Instructions to follow -
In every item below, substitute "horizontal axis" for "x axis" and keep all other wording the same. Leave the pictures out of your answer.

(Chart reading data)

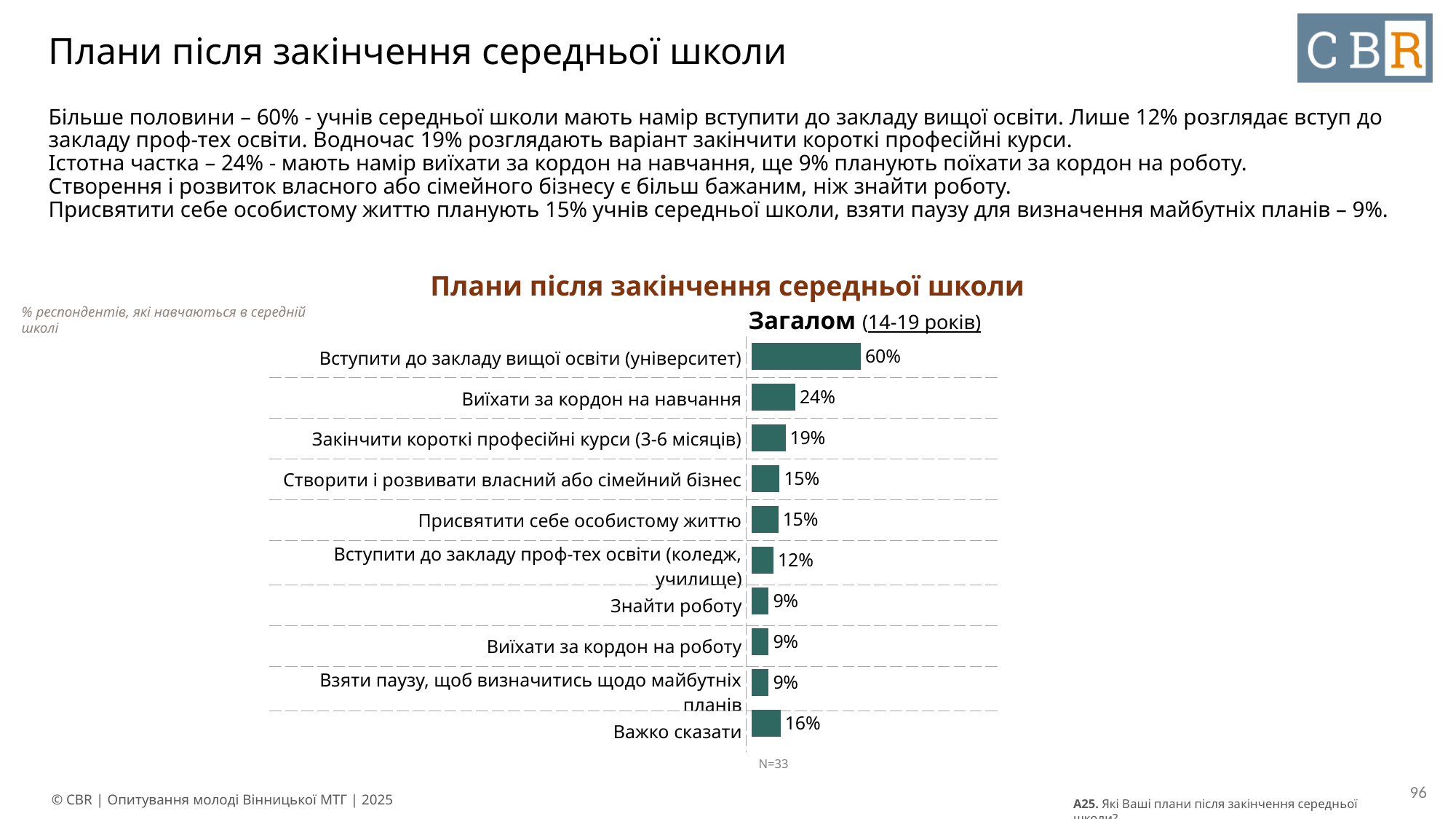
What is the value for "Виїхати за кордон на навчання"? 24% What is the value for "Вступити до закладу проф-тех освіти (коледж, училище)"? 12% Which is larger: "Створити і розвивати власний або сімейний бізнес" or "Знайти роботу"? Створити і розвивати власний або сімейний бізнес Which category has the highest value? Вступити до закладу вищої освіти (університет) What is the value for "Важко сказати"? 16% What is the difference between "Вступити до закладу вищої освіти (університет)" and "Виїхати за кордон на навчання"? 36% What is the title of the chart? Плани після закінчення середньої школи What type of chart is shown on the slide? bar chart What is the value for "Закінчити короткі професійні курси (3-6 місяців)"? 19% How many categories are shown in the chart? 10 What is the difference between "Виїхати за кордон на навчання" and "Виїхати за кордон на роботу"? 15% What is the value for "Вступити до закладу вищої освіти (університет)"? 60%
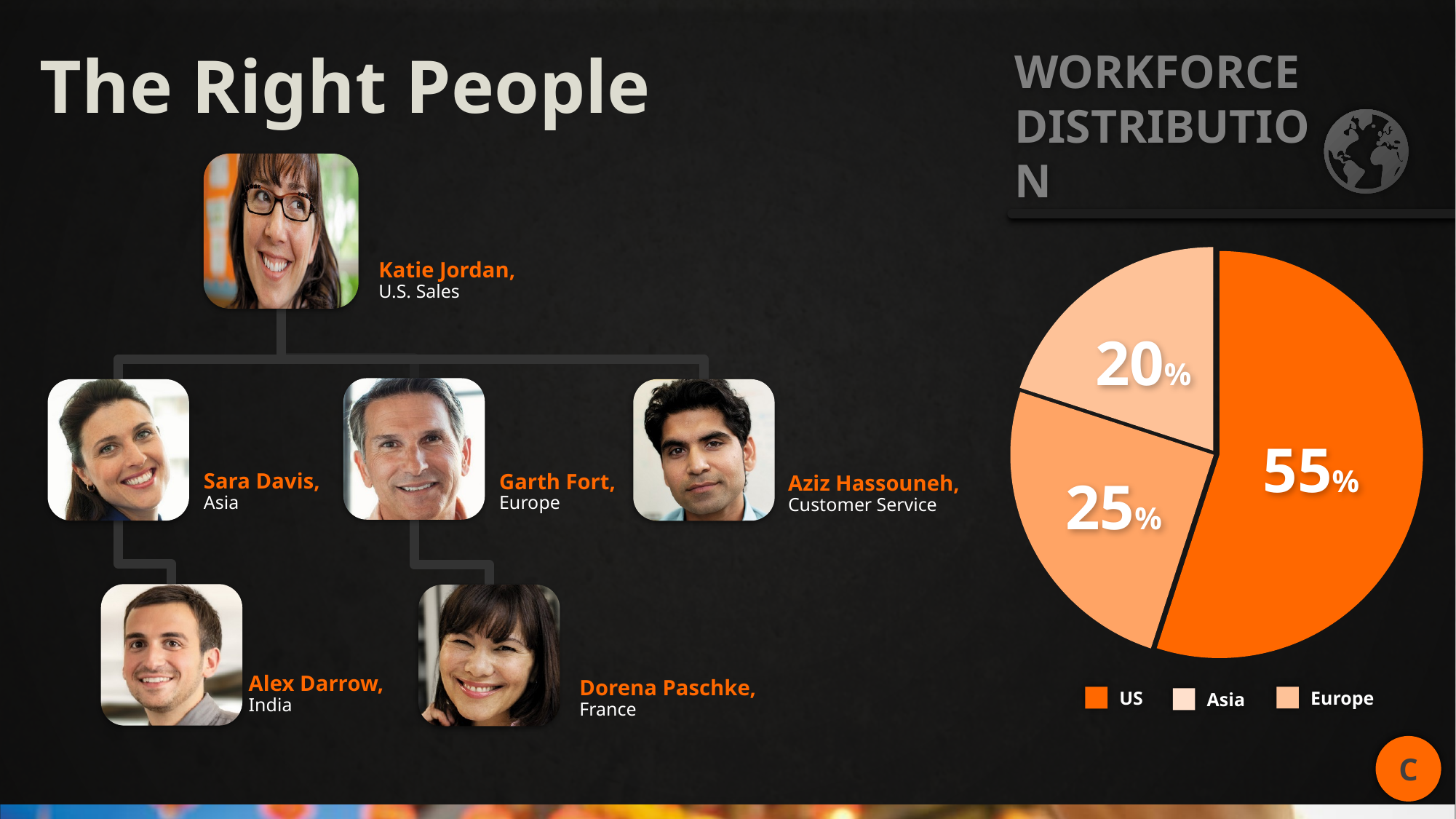
What share of the workforce is in the US according to the pie chart? 55% Which region is represented by the darkest orange slice in the pie chart? US What share of the workforce is in Asia according to the pie chart? 20% What type of chart is used to show the workforce distribution? Pie chart Which region has the largest share of the workforce in the pie chart? US How many percentage points larger is the US share than the Europe share? 30 Which has a larger share of the workforce, Europe or Asia? Europe Which region has the smallest share of the workforce in the pie chart? Asia What is the title of the chart on the right of the slide? WORKFORCE DISTRIBUTION How many regions are shown in the pie chart? 3 What share of the workforce is in Europe according to the pie chart? 25% What is the difference between the Europe share and the Asia share? 5%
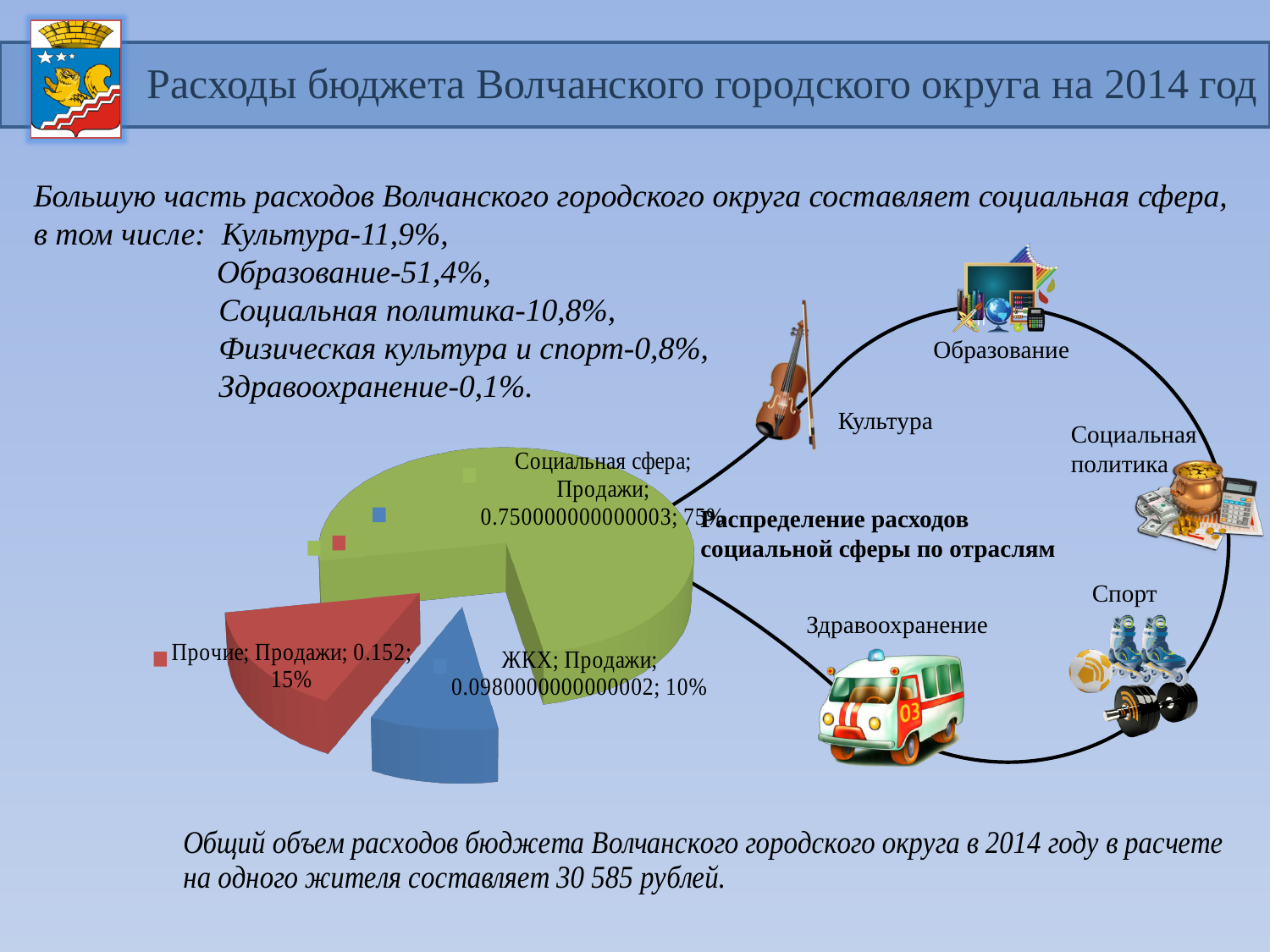
What kind of chart is shown on the slide? pie chart What colour is the ЖКХ slice in the pie chart? blue What colour is the Социальная сфера slice in the pie chart? green What value is printed on the data label for the Прочие slice? 0.152 Which slice is larger in the pie chart, Прочие or ЖКХ? Прочие What percentage of the pie chart does the Прочие slice represent? 15% How many slices does the pie chart have? 3 What is the difference in percentage points between the Социальная сфера slice and the Прочие slice? 60 What percentage of the pie chart does the ЖКХ slice represent? 10% What percentage of the pie chart does the Социальная сфера slice represent? 75% Which slice of the pie chart is the largest? Социальная сфера Which slice of the pie chart is the smallest? ЖКХ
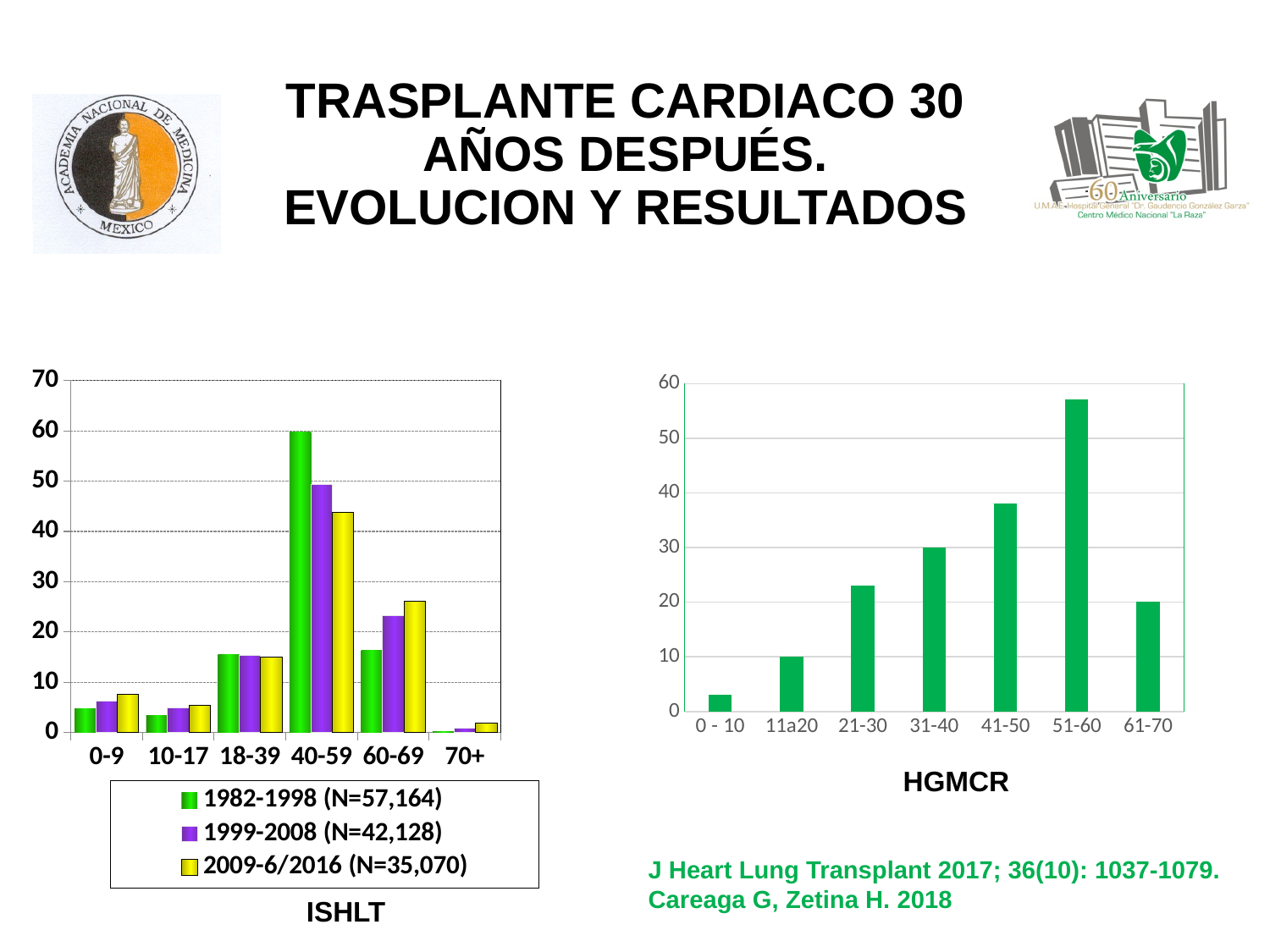
How many series does the legend of the ISHLT chart list? 3 In the ISHLT chart, for the 60-69 group, which series has the larger value: 1999-2008 or 2009-6/2016? 2009-6/2016 How many categories are shown on the x axis of the HGMCR chart? 7 In the HGMCR chart, which category has the lowest value? 0 - 10 According to the legend of the ISHLT chart, what is the N for the 1982-1998 series? N=57,164 What kind of chart is the ISHLT chart on the left of the slide? bar chart In the ISHLT chart, which age group has the highest value for the 1982-1998 series? 40-59 In the ISHLT chart, is the value for the 40-59 group in the 2009-6/2016 series greater or less than 40? greater In the HGMCR chart, which category has the highest value? 51-60 In the HGMCR chart, is the value for 51-60 greater or less than 50? greater What kind of chart is the HGMCR chart on the right of the slide? bar chart How many age-group categories are shown on the x axis of the ISHLT chart? 6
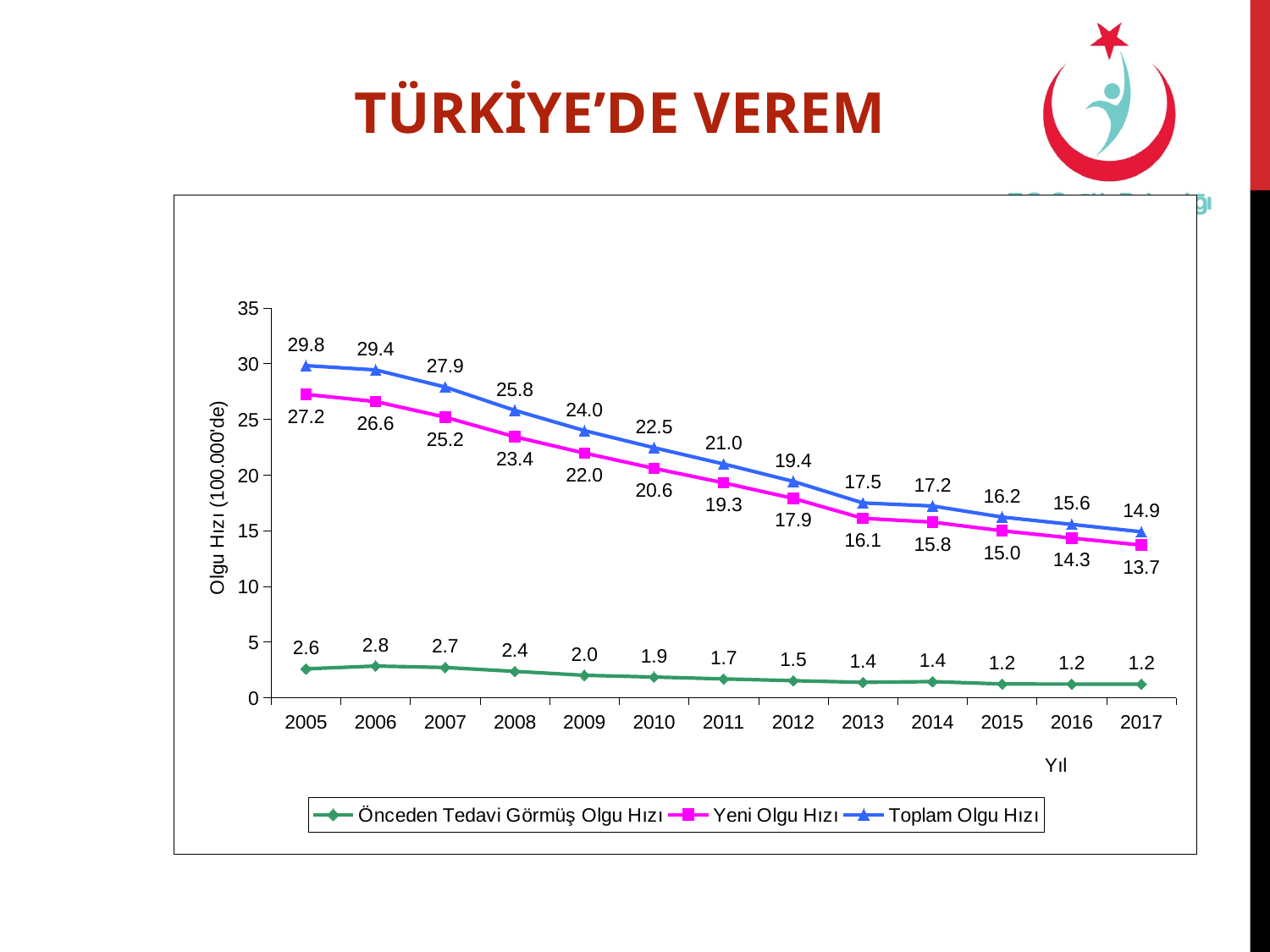
In which year is the Toplam Olgu Hızı highest? 2005 Does the Yeni Olgu Hızı rise or fall from 2005 to 2017? fall What is the Yeni Olgu Hızı value for 2012? 17.9 How many series does the legend list? 3 What kind of chart is shown on the slide? line chart Is the Toplam Olgu Hızı for 2013 greater or less than 15? greater In which year is the Yeni Olgu Hızı lowest? 2017 What is the difference between the Toplam Olgu Hızı and the Yeni Olgu Hızı in 2017? 1.2 What is the Önceden Tedavi Görmüş Olgu Hızı value for 2009? 2.0 Which is larger, the Toplam Olgu Hızı in 2010 or in 2011? 2010 What is the Toplam Olgu Hızı value for 2005? 29.8 How many years are shown on the x axis? 13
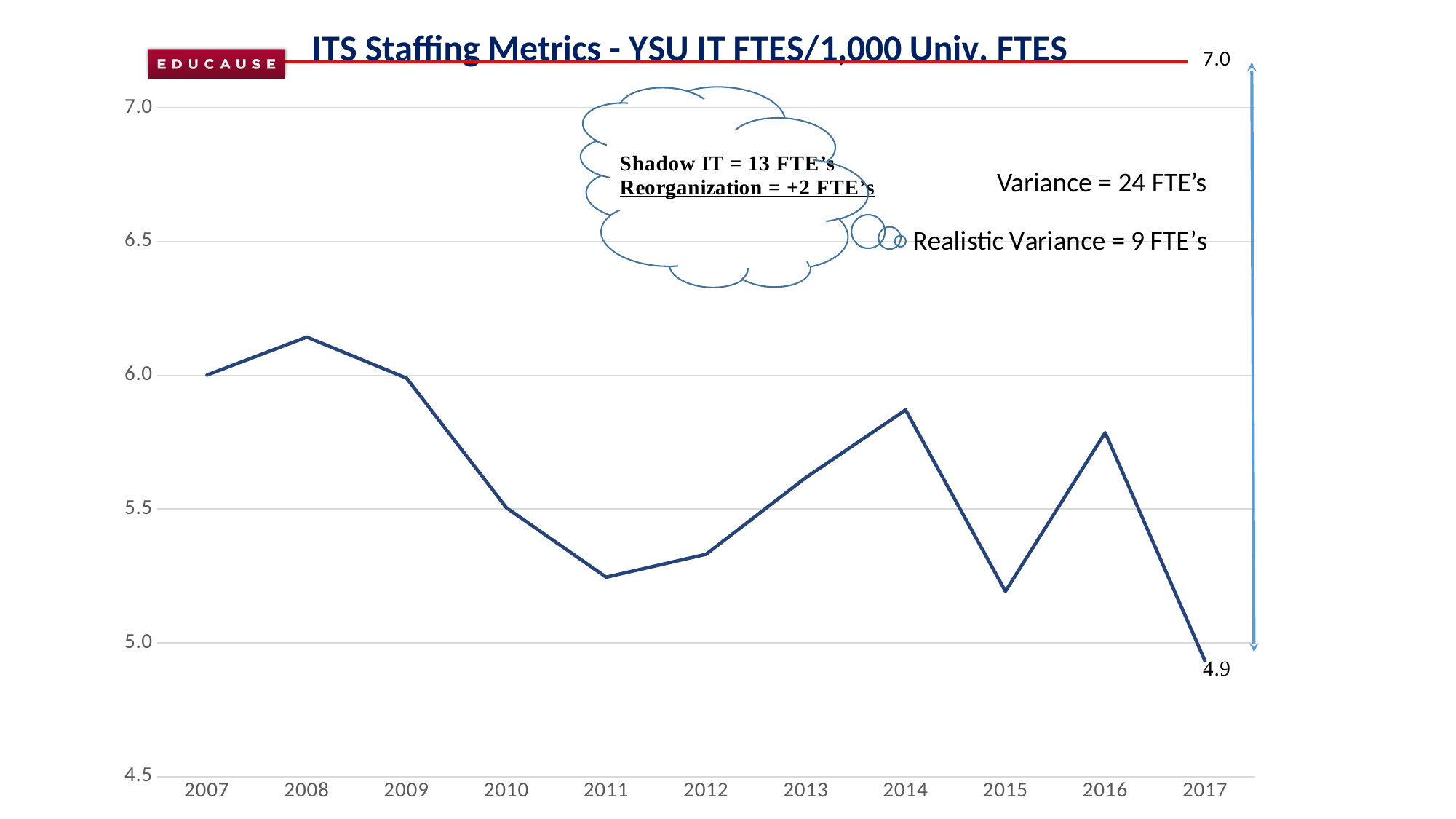
What is the value for 2017? 4.9 What value does the red horizontal reference line at the top of the chart mark? 7.0 Which year has the lowest value? 2017 Which year has the highest value? 2008 What is the title of the chart? ITS Staffing Metrics - YSU IT FTES/1,000 Univ. FTES Which is larger, the value for 2014 or the value for 2015? 2014 Is the value for 2014 greater or less than 5.5? greater What kind of chart is shown on the slide? line chart Is the value for 2008 greater or less than 6.0? greater Is the value for 2011 greater or less than 5.5? less How many years are plotted along the x axis? 11 Do the values rise or fall from 2014 to 2015? fall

Response area -
What is the value for "Виїхати за кордон на навчання"? 24% What is the value for "Вступити до закладу проф-тех освіти (коледж, училище)"? 12% Which is larger: "Створити і розвивати власний або сімейний бізнес" or "Знайти роботу"? Створити і розвивати власний або сімейний бізнес Which category has the highest value? Вступити до закладу вищої освіти (університет) What is the value for "Важко сказати"? 16% What is the difference between "Вступити до закладу вищої освіти (університет)" and "Виїхати за кордон на навчання"? 36% What is the title of the chart? Плани після закінчення середньої школи What type of chart is shown on the slide? bar chart What is the value for "Закінчити короткі професійні курси (3-6 місяців)"? 19% How many categories are shown in the chart? 10 What is the difference between "Виїхати за кордон на навчання" and "Виїхати за кордон на роботу"? 15% What is the value for "Вступити до закладу вищої освіти (університет)"? 60%
What share of the workforce is in the US according to the pie chart? 55% Which region is represented by the darkest orange slice in the pie chart? US What share of the workforce is in Asia according to the pie chart? 20% What type of chart is used to show the workforce distribution? Pie chart Which region has the largest share of the workforce in the pie chart? US How many percentage points larger is the US share than the Europe share? 30 Which has a larger share of the workforce, Europe or Asia? Europe Which region has the smallest share of the workforce in the pie chart? Asia What is the title of the chart on the right of the slide? WORKFORCE DISTRIBUTION How many regions are shown in the pie chart? 3 What share of the workforce is in Europe according to the pie chart? 25% What is the difference between the Europe share and the Asia share? 5%
What kind of chart is shown on the slide? pie chart What colour is the ЖКХ slice in the pie chart? blue What colour is the Социальная сфера slice in the pie chart? green What value is printed on the data label for the Прочие slice? 0.152 Which slice is larger in the pie chart, Прочие or ЖКХ? Прочие What percentage of the pie chart does the Прочие slice represent? 15% How many slices does the pie chart have? 3 What is the difference in percentage points between the Социальная сфера slice and the Прочие slice? 60 What percentage of the pie chart does the ЖКХ slice represent? 10% What percentage of the pie chart does the Социальная сфера slice represent? 75% Which slice of the pie chart is the largest? Социальная сфера Which slice of the pie chart is the smallest? ЖКХ
How many series does the legend of the ISHLT chart list? 3 In the ISHLT chart, for the 60-69 group, which series has the larger value: 1999-2008 or 2009-6/2016? 2009-6/2016 How many categories are shown on the horizontal axis of the HGMCR chart? 7 In the HGMCR chart, which category has the lowest value? 0 - 10 According to the legend of the ISHLT chart, what is the N for the 1982-1998 series? N=57,164 What kind of chart is the ISHLT chart on the left of the slide? bar chart In the ISHLT chart, which age group has the highest value for the 1982-1998 series? 40-59 In the ISHLT chart, is the value for the 40-59 group in the 2009-6/2016 series greater or less than 40? greater In the HGMCR chart, which category has the highest value? 51-60 In the HGMCR chart, is the value for 51-60 greater or less than 50? greater What kind of chart is the HGMCR chart on the right of the slide? bar chart How many age-group categories are shown on the horizontal axis of the ISHLT chart? 6
In which year is the Toplam Olgu Hızı highest? 2005 Does the Yeni Olgu Hızı rise or fall from 2005 to 2017? fall What is the Yeni Olgu Hızı value for 2012? 17.9 How many series does the legend list? 3 What kind of chart is shown on the slide? line chart Is the Toplam Olgu Hızı for 2013 greater or less than 15? greater In which year is the Yeni Olgu Hızı lowest? 2017 What is the difference between the Toplam Olgu Hızı and the Yeni Olgu Hızı in 2017? 1.2 What is the Önceden Tedavi Görmüş Olgu Hızı value for 2009? 2.0 Which is larger, the Toplam Olgu Hızı in 2010 or in 2011? 2010 What is the Toplam Olgu Hızı value for 2005? 29.8 How many years are shown on the horizontal axis? 13
What is the value for 2017? 4.9 What value does the red horizontal reference line at the top of the chart mark? 7.0 Which year has the lowest value? 2017 Which year has the highest value? 2008 What is the title of the chart? ITS Staffing Metrics - YSU IT FTES/1,000 Univ. FTES Which is larger, the value for 2014 or the value for 2015? 2014 Is the value for 2014 greater or less than 5.5? greater What kind of chart is shown on the slide? line chart Is the value for 2008 greater or less than 6.0? greater Is the value for 2011 greater or less than 5.5? less How many years are plotted along the horizontal axis? 11 Do the values rise or fall from 2014 to 2015? fall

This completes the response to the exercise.